2011-06-05 Thread Peter Robinson
On Sun, Jun 5, 2011 at 6:47 AM, Sridhar Dhanapalan
srid...@laptop.org.au wrote:
 Firefox 3.5 is being EOLed by Mozilla[0] and Google is dropping
 support for it[1]. In 10.1.3 this is default Web browser in GNOME and
 the backend of the Browse activity, so we should be thinking of what
 that means for us.

 The plan for Australia is to have a Fedora 14 build (based on DX12)
 ready by January. F14 comes with Firefox 3.6, which is the oldest
 version supported by Mozilla and Google.

 What would be even better is to have Firefox 4 available. By January,
 Firefox 3.6 will be quite old and close to EOL. Firefox 4 is a fair
 bit faster than 3.6, allowing us to squeeze extra performance out of
 our XOs. There is a yum repository for F14[2].
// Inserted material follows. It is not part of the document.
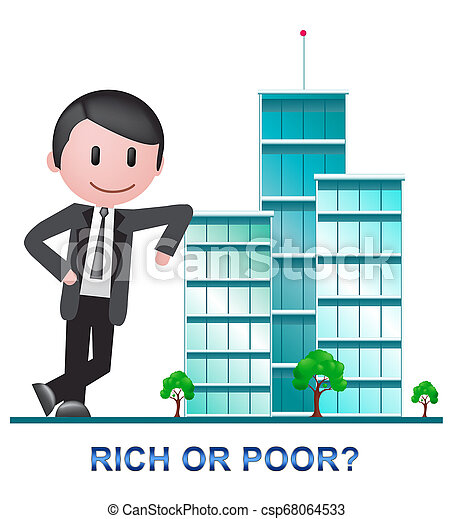Rich Vs Poor Wealth Buildings Meaning Well Off Against Being Broke - 3d Illustration - csp68064533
My understanding (I can't find where I read it) is that Firefox 3.6
will stick around for a while to support older OS releases. Do you
have information that's different?

 I use this on my F14 work machine (albeit in x86_64), and I've had no
 problem. Browse continues to work in Sugar.

Yes. But in this case Browse is still using the old version of
XULRunner, Browse doesn't work with Xulrunner 2.

 Are there any thoughts/plans about including Firefox 4 in the OLPC/DX OS?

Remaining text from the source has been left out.